WHAT YOU WILL DO: Please count the lines of the records below that contain the word "trousers" and give only that number.

— begin DATASET RECORDS —

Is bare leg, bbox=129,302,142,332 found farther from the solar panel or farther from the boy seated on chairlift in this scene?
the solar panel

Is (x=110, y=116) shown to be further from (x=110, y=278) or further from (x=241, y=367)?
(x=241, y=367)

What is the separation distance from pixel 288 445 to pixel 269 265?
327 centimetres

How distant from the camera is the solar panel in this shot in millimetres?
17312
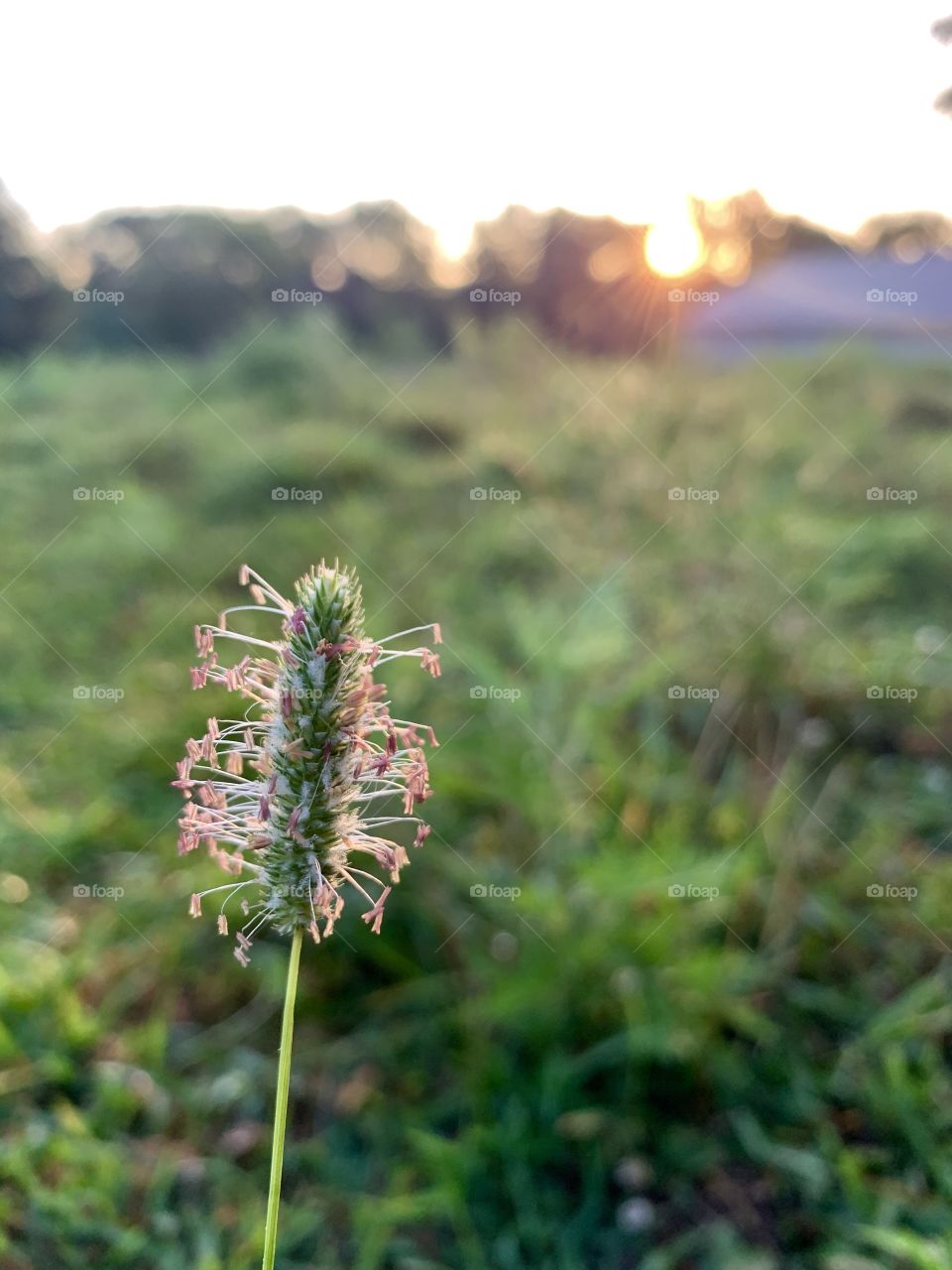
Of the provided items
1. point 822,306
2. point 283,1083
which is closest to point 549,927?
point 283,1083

— end DATASET RECORDS —
— begin DATASET RECORDS —

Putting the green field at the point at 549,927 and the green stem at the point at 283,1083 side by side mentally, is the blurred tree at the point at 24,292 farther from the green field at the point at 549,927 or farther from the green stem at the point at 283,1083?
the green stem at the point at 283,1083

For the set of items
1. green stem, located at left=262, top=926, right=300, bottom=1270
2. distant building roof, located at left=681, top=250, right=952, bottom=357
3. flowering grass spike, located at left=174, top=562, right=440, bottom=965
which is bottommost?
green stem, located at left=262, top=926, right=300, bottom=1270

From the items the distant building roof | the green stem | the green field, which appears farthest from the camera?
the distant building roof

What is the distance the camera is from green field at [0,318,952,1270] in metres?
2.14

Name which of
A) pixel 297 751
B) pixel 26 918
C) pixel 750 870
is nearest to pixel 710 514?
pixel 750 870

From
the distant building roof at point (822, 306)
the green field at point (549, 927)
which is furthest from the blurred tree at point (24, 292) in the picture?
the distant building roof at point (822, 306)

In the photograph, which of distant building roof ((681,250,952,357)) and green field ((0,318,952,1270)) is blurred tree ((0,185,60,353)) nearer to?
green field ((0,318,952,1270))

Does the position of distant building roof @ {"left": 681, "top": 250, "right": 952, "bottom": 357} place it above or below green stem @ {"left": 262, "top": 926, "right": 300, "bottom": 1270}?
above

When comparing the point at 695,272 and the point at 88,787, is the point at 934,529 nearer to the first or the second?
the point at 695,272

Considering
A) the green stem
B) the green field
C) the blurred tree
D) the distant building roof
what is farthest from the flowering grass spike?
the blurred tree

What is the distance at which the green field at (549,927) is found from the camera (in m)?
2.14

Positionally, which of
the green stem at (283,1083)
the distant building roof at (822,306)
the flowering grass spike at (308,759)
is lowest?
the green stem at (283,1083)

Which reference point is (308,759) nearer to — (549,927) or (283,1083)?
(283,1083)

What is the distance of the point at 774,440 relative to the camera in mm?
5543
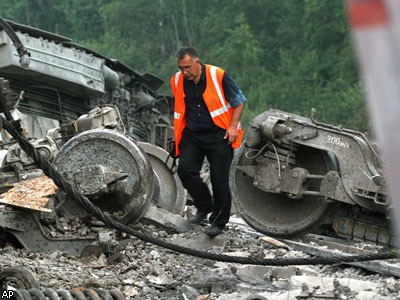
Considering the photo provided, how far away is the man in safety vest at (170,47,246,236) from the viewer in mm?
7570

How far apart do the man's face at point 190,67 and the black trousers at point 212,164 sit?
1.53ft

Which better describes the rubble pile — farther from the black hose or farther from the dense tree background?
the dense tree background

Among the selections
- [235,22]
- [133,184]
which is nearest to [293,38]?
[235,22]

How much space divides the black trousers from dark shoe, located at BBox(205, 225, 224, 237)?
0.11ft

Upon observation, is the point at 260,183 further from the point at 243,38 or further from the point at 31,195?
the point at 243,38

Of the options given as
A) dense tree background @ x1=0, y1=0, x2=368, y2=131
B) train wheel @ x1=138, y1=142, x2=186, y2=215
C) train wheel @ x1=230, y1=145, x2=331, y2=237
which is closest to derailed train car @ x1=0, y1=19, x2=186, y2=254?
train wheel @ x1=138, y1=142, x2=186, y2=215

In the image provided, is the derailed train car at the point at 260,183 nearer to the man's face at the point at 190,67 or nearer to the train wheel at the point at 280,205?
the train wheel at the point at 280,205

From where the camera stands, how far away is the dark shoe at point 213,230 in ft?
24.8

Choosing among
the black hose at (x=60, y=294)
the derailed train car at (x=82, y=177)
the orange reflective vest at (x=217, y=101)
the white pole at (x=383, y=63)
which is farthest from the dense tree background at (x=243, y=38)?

— end DATASET RECORDS —

RESPONSE BELOW: 2